## Exercise
Beneath this task are records; tally the lines in them that contain "vote" and report only the number.
+++ Records provided +++
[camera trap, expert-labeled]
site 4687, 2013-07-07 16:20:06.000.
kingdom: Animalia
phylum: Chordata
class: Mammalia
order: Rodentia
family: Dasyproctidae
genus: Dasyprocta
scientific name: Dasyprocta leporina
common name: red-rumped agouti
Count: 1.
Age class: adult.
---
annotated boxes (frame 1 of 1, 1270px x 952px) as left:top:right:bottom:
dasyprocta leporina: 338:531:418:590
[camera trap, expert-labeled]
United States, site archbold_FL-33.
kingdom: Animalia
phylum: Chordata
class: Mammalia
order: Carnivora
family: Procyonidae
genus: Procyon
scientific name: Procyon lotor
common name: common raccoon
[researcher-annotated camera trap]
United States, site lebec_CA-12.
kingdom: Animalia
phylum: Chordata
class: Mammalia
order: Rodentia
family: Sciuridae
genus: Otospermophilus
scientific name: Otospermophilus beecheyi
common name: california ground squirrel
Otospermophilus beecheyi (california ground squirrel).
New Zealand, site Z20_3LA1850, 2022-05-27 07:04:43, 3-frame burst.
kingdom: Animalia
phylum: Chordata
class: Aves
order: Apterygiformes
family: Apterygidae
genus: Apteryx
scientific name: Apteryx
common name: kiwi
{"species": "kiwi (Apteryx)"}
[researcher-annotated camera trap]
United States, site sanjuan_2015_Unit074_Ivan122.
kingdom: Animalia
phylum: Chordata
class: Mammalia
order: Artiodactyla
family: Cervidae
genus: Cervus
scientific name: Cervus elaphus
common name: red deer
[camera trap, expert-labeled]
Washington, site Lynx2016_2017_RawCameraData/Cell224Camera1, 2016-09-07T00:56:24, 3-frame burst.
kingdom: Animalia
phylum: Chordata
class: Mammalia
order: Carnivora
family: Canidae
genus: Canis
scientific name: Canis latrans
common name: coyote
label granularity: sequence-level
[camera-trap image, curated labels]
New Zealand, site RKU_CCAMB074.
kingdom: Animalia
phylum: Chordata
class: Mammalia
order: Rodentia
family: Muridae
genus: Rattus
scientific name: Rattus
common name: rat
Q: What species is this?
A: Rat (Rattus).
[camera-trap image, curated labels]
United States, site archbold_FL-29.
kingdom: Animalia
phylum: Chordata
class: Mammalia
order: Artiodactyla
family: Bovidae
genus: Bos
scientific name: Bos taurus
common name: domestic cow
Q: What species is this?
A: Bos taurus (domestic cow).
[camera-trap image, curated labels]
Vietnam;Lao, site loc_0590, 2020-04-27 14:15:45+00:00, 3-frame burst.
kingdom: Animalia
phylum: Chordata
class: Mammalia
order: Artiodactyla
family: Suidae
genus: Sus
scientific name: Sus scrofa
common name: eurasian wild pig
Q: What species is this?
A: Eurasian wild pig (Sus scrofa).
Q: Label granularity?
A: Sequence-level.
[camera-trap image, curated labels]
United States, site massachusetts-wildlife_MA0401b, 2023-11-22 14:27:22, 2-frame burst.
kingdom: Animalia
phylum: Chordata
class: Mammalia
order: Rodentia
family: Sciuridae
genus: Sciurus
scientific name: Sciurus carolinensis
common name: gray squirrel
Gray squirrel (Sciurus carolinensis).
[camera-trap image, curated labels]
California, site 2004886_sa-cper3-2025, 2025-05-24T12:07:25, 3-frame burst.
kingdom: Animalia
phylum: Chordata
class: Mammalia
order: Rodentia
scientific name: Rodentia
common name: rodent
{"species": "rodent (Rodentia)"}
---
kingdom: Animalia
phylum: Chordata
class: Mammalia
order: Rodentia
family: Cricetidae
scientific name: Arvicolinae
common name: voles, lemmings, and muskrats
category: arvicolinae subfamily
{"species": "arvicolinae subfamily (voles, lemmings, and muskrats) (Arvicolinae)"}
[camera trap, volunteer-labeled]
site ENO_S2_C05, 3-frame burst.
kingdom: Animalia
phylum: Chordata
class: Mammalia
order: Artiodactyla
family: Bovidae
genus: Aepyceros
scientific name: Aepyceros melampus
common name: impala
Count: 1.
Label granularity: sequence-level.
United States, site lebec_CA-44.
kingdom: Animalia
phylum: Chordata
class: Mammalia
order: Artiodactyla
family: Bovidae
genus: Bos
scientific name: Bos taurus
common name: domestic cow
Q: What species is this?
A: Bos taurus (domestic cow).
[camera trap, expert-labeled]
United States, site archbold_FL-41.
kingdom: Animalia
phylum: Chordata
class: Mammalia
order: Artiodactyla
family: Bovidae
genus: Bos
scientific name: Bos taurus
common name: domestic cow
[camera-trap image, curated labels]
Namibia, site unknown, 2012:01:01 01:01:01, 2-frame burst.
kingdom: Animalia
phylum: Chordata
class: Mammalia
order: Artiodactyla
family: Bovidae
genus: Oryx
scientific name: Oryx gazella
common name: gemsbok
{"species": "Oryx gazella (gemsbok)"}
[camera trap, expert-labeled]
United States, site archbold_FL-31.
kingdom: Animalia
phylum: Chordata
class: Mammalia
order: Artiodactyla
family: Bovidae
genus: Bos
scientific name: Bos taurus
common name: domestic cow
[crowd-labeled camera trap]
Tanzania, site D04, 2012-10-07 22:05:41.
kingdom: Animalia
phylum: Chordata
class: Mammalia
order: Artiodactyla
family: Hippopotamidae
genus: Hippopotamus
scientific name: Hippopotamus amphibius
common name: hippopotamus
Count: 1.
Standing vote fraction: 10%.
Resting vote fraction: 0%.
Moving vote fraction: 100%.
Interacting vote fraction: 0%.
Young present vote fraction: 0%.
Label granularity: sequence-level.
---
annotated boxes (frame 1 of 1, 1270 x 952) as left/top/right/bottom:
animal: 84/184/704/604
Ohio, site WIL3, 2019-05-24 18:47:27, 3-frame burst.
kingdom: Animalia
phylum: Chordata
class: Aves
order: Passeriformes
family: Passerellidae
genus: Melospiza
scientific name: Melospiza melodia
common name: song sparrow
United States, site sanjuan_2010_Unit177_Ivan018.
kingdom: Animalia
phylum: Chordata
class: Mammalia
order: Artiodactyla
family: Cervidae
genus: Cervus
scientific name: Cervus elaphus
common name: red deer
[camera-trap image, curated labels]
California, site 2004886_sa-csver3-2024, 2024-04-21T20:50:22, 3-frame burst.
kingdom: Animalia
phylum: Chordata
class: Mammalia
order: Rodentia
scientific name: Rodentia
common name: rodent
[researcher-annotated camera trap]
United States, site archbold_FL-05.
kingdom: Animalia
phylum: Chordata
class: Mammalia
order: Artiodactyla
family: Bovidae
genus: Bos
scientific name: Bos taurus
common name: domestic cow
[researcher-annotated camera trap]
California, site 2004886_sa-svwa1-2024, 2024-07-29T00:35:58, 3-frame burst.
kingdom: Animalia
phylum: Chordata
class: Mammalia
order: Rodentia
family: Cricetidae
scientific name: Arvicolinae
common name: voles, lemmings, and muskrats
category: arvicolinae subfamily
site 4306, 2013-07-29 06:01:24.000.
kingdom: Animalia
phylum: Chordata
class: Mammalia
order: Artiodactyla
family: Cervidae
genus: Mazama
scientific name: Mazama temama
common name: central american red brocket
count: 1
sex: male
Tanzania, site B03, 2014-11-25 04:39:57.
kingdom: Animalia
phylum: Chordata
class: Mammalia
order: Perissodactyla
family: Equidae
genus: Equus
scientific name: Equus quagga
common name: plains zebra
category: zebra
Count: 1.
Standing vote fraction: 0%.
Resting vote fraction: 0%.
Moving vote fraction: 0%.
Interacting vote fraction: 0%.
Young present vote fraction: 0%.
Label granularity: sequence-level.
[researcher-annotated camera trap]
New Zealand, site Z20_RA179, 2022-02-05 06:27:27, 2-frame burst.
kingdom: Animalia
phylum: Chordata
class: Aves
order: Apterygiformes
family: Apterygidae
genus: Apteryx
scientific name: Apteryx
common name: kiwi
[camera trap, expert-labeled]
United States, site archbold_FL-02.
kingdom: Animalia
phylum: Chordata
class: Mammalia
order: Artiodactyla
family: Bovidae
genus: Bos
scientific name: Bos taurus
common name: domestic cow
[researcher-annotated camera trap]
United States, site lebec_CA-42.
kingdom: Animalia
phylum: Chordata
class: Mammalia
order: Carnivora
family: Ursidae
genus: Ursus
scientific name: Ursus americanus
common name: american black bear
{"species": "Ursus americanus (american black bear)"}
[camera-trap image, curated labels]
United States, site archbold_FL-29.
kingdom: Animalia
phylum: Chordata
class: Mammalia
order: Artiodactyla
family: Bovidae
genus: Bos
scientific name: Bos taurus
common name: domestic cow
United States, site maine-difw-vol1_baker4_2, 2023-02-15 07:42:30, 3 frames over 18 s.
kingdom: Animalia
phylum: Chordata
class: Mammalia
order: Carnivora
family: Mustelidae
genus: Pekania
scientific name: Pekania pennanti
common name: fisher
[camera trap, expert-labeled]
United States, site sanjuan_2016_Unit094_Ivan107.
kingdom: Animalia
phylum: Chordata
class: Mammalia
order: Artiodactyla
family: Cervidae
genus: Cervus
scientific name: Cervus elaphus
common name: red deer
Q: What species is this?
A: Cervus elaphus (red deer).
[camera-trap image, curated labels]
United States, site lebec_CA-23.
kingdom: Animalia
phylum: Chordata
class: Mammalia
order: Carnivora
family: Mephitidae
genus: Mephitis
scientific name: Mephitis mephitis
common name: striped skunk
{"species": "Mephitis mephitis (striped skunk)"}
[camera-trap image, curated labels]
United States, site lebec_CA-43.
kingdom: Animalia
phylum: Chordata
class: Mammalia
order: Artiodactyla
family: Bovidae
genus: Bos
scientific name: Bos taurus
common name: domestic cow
+++
## Written answer
10